SAN FRANCISCO – The hearts of 100 consecutive patients who underwent adjuvant radiotherapy for left-sided breast cancer in 2011 received an average of 2.9 Gray of radiation, considerably less than the mean cardiac exposure of 4.9-Gy reported in a recent review of 2,168 patients treated from 1958 to 2001 in Sweden and Denmark.
The findings confirm that three-dimensional conformal radiation therapy (3D-CRT) reduces cardiac exposure to radiation, Dr. Federico Lonardi and his associates reported at a breast cancer symposium sponsored by the American Society of Clinical Oncology. But certain areas of the heart still receive high doses when patients have adverse anatomic conditions that are not well suited to 3D-CRT. Because heart structures may differ in radiosensitivity, higher doses to small volumes of the heart, such as the coronary artery, might be associated with more risk, the researchers cautioned.
Most patients received a mean cardiac dose of 2-3 Gy (32%), 21% of patients were exposed to 1.15-1.99 Gy, and 1% got 0.8 Gy in a study of a consecutive series of breast cancer patients treated at Mater Salutis Hospital in Legnago, Italy. Only 17% of patients received a mean cardiac dose of more than 5 Gy, and 13% received 4.16-4.83 Gy.
The cardiac dose ranged from 0.8 to 13.05 Gy in Dr. Lonardi’s study, compared with a range of 0.03 to 27.72 Gy in the recently published Scandinavian study (N. Engl. J. Med. 2013;368:987-998). In the published study, the longitudinal risk for major cardiac events increased in a linear fashion, with a 7% increase for cardiac events with every 1 Gy increase in radiation to the heart.
In the Italian study, the median volumes of heart exposed to higher doses of radiation were "consistently low" with 4% of heart volumes exposed to 5 Gy or more, 3% exposed to 10Gy or more, 2% exposed to 15 Gy or more, and 0.7% exposed to 25 Gy or more Dr. Lonardi reported.
These patients received full-breast 3D-CRT with two to four customized tangential fields after mastectomy (10% of patients) or quadrantectomy (90%). The whole breast (or chest wall) received 50 Gy/25 fractions in 66 patients and 45 Gy/18 fractions in 34 patients. Boost to surgical bed (10 Gy/4-5 fractions) was delivered by photons in 10 patients. Median number of tangential fields was two (range, two to four). Patients were treated while supine on a breast board, without immobilization devices or instructions to hold their breath. They were freely breathing but were asked to minimize respiratory motion during the CT scan used to plan radiation delivery and the treatment itself. No dose constraints were specified for heart structures; a mean heart dose lower than 5 Gy was recommended at the time of treatment.
A preliminary assessment of radiation delivered to the left anterior descending coronary arteries in this series suggests that they received 9-25 Gy, Dr.
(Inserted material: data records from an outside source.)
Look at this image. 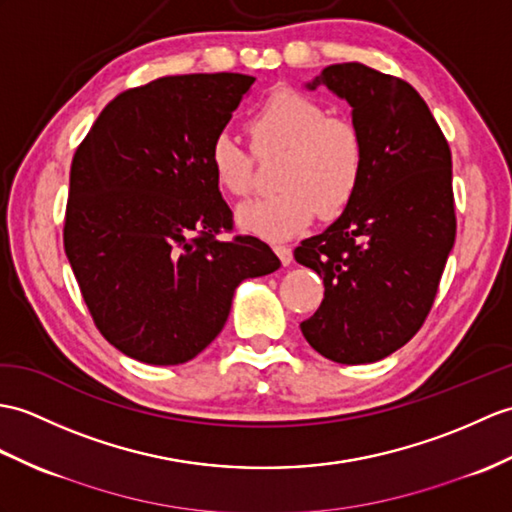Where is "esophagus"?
I'll return each mask as SVG.
<instances>
[{
    "label": "esophagus",
    "instance_id": "1",
    "mask_svg": "<svg viewBox=\"0 0 512 512\" xmlns=\"http://www.w3.org/2000/svg\"><path fill=\"white\" fill-rule=\"evenodd\" d=\"M275 253L279 255V259H281V264H283V266H288L290 261H292V248H290V246H285V244H275Z\"/></svg>",
    "mask_w": 512,
    "mask_h": 512
}]
</instances>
Lonardi reported.
Based on estimates using previous models, the probability of death from cardiac causes within 15 years after standard fractionated radiotherapy may be less than 1% if less than 10% of the heart is exposed to 25Gy or more, he noted. "In this perspective, our results appear very favorable, though they confirm that the heart may receive high doses to limited volumes despite the use of standard 3D techniques. In such cases, high-conformal, intensity-modulated techniques are helpful" to further reduce the exposure of critical heart structures to radiation.
The symposium was cosponsored by the American Society of Breast Disease, the American Society of Breast Surgeons, the National Consortium of Breast Centers, the Society of Surgical Oncology, and the American Society for Radiation Oncology.
Dr. Lonardi reported having no financial disclosures.